So as far as driveable, for a while after the lifter collapse yes you could drive it but off the line at low speeds it was rough and had very limited power.. as if it was running on 2 or 3 cylinders only. Once you got it up to speed it seemed like the rest of the cylinders kicked in and it was smoother. However eventually it would not start even when I charged the 12v battery externally. Not sure if that's because the HV battery level got too low or some other reason.

Also it's got a bit of a fuel line leak around mid-body but only when under pressure (so, not leaking while off). Between that and the engine roughness I wouldn't try driving farther than a few miles with it unless you had a friend following you. That is assuming you could get it started.

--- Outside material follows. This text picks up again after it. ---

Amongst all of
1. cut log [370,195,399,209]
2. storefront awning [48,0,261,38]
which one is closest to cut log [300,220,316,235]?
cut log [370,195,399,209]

As for $700 for the battery (assuming it's new enough for you.. don't know yet) I could probably get $400-600 just for the wheels.. tires have only 2 months on them, and I can get maybe $500 for the removable 3rd row seat. So if you want the battery and are willing to uninstall it make me an offer just for the battery so I can part out the rest of the truck, or offer a bit more for the whole vehicle. I'd consider something reasonable for all of it just to avoid the hassle of parting it out.

By the way the vehicle location is near Rochester NY.

after 45 days on non use(i.e off for 45 days) most places void the warranty how old is the battery? might be interested.. if it's been replaced recently
i'd give you 700$ for the whole thing? is it even drive able ?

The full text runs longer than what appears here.